Science participative
La mobilisation des citoyens ne se limite pas aux sorties d’observation. Les spécialistes de l’association Bretagne Vivante voient aussi dans l’implication des habitants une opportunité pour enrichir leurs observations de terrain. Ils souhaitent créer une proximité entre le travail scientifique et les apports des citoyens qui, de fait, sont plus présents sur le terrain, en l’occurrence, la ville. Et de bâtir un programme scientifique au sein duquel des outils permettant la récolte et le transfert d’information des habitants vers les scientifiques, sont développés. La proximité sur la zone urbaine de ces oiseaux permet à tout habitant d’approcher ces espèces et, par exemple, de photographier les oiseaux bagués pour ensuite transmettre ces clichés aux chercheurs, enrichissant ainsi les bases de données. L’association travaille en outre à un projet de site internet, sur la base de cartes, pour fluidifier ces retours d’observation (des habitants de Lorient mais également d’autres secteurs) vers les scientifiques, et à l’inverse, la transmission des analyses faites par les chercheurs, vers les ornithologues amateurs et le grand public. Au total dans ce programme de baguage qui inclus la ville de Lorient, ce sont plus de 4500 animaux qui ont déjà été bagués et près de 10 000 données extérieures récoltées.
Des effets positifs
Force est de constater que, progressivement, des changements de pratique apparaissent dans la prise en compte des goélands en ville. Le secteur de Lorient-La Base est en effet un quartier assez dynamique en terme de projet d’aménagement. L’un des toits détérioré doit, par exemple, être rénové, ce qui risque de déranger la reproduction des goélands qui nichent à cet endroit. Au-delà des contraintes réglementaires d’usage pour de tels travaux et relatives à la présence des espèces protégés, des échanges s’engagent entre services de Lorient Agglomération et l’association Bretagne Vivante, afin d’intégrer cette dimension goéland dans le plan de travail de cet aménagement. Cela témoigne donc d’une intégration plus importante des questions de protection et conservation de ces espèces.
Ce travail conjoint a permis de dépasser une approche centrée sur les problèmes causés par le goéland, pour aller vers une vision plus large de structuration d’un plan de gestion concerté qui intègre les enjeux de protection de ces oiseaux marins et de cohabitation avec les activités humaines.
D’autres communes, soumises à des problématiques similaires, font désormais appel à Bretagne Vivante pour témoigner de ce projet et appuyer à la mise en place d’actions. Des articles dans la presse régionale, qui alertent sur la problématique des goélands urbains, et relayent l’expérience de Lorient, favorisent cet essaimage.

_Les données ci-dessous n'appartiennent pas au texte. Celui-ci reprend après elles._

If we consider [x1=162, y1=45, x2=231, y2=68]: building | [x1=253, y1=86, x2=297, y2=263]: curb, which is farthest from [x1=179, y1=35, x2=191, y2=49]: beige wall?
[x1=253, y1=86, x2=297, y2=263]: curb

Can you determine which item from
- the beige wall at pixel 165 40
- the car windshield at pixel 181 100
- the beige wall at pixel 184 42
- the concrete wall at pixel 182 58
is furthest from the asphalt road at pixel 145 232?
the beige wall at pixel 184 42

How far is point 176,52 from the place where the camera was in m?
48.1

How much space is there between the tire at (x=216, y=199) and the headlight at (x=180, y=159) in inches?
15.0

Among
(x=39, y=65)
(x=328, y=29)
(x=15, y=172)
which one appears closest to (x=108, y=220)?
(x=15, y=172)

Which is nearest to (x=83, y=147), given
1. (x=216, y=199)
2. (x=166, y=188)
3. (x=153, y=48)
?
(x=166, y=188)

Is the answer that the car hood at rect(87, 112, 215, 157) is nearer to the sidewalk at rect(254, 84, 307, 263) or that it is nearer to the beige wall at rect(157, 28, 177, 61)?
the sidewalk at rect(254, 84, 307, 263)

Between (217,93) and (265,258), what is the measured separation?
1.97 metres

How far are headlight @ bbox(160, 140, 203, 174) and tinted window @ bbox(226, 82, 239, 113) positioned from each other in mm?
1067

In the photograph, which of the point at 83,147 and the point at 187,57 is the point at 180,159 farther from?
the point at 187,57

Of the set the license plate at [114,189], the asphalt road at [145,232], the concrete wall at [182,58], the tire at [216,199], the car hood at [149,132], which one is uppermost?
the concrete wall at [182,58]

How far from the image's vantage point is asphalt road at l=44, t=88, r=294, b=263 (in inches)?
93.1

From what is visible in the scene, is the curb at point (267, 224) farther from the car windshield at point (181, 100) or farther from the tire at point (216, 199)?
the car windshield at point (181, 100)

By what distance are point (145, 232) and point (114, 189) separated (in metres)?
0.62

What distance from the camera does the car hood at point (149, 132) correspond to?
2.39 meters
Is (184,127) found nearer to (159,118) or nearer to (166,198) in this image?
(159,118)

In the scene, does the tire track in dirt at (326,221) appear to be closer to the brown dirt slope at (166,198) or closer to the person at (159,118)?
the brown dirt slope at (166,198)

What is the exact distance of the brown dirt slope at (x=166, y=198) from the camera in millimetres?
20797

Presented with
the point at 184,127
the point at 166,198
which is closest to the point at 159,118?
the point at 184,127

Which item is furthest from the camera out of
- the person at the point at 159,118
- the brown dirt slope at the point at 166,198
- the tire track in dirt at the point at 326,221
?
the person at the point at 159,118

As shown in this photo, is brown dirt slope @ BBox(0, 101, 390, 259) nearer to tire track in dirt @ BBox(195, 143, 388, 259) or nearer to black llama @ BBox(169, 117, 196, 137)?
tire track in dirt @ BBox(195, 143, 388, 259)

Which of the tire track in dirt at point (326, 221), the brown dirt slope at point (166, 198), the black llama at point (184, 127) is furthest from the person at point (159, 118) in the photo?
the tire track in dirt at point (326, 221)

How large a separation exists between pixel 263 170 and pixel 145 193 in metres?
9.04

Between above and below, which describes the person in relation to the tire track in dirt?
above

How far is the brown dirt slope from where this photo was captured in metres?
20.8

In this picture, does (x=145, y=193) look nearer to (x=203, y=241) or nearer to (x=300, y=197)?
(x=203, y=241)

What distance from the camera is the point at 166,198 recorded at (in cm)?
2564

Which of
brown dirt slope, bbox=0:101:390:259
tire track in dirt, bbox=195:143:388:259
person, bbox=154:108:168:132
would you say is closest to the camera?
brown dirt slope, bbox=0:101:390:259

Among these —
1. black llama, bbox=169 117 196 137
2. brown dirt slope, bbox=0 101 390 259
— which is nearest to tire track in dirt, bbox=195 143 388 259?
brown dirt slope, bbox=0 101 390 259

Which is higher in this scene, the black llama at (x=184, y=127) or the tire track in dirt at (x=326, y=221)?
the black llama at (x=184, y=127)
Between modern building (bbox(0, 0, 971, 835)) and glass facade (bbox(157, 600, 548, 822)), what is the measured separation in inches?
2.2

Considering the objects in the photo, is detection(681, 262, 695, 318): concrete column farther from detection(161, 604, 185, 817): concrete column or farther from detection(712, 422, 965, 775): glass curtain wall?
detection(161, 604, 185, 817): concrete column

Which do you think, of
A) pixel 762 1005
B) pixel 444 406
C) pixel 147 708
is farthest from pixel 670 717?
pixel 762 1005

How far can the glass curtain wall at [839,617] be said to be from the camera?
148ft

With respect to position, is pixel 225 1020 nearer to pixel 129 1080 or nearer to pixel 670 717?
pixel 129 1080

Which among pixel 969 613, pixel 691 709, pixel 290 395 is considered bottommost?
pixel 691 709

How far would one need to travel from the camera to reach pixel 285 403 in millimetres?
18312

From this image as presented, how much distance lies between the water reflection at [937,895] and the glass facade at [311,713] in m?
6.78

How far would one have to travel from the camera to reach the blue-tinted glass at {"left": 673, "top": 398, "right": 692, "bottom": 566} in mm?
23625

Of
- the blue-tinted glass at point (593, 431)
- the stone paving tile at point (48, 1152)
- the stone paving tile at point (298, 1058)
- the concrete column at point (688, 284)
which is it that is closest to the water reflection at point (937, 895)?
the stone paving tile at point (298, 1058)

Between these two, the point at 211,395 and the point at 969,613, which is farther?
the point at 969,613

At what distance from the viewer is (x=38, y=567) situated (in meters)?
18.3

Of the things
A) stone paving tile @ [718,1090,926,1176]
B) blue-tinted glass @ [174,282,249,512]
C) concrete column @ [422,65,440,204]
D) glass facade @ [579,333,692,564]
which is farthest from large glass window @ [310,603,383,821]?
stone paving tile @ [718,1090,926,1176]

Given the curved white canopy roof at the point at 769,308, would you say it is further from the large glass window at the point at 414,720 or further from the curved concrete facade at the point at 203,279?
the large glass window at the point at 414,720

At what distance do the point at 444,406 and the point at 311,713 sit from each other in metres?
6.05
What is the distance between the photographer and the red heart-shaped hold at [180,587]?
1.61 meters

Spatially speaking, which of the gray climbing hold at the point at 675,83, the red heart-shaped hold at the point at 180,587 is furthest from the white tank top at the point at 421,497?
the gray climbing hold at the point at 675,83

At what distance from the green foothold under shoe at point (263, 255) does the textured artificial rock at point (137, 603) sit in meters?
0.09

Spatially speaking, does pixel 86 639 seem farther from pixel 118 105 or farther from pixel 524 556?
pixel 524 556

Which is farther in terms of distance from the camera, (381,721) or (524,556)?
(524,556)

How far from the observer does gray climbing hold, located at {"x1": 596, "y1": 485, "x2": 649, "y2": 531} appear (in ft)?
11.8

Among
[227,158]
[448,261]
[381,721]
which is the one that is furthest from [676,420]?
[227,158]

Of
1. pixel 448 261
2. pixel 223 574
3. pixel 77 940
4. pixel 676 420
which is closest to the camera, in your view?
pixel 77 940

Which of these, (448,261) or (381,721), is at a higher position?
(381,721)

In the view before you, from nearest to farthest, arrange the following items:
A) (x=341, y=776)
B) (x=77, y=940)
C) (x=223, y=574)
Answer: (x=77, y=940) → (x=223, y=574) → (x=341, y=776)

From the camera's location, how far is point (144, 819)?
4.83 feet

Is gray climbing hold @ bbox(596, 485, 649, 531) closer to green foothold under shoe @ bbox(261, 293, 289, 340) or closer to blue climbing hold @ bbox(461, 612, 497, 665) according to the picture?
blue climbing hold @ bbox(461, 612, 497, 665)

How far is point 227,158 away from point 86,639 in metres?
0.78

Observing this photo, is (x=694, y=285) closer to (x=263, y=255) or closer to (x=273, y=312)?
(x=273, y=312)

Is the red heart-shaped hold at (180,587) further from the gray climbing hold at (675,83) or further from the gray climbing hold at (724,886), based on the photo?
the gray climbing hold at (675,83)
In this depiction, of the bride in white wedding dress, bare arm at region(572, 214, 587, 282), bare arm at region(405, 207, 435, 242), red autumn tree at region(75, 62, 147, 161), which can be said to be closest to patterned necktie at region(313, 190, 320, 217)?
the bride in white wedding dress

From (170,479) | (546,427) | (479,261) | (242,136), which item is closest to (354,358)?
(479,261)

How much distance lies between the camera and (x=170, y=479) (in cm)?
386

L’originalité de cette démarche tient dans le fait qu’elle s’intéresse à la biodiversité urbaine et à la nature ordinaire, insuffisamment expliquées et valorisées. Il s’agit d’aborder de façon différente la question de la cohabitation homme /animal. Même si les habitants ne sont pas complètement partie prenante dans la gouvernance du programme de gestion des goélands, cette initiative représente une première marche vers l’intégration des citoyens dans cette politique de régulation des oiseaux marins en ville. Elle contribue à une évolution du regard des habitants sur ces espèces, et à une meilleure intégration des enjeux de protection dans la gestion des espaces urbains. Une tentative originale de réponse au dilemme posé par cette présence d’oiseaux « sauvages » en ville.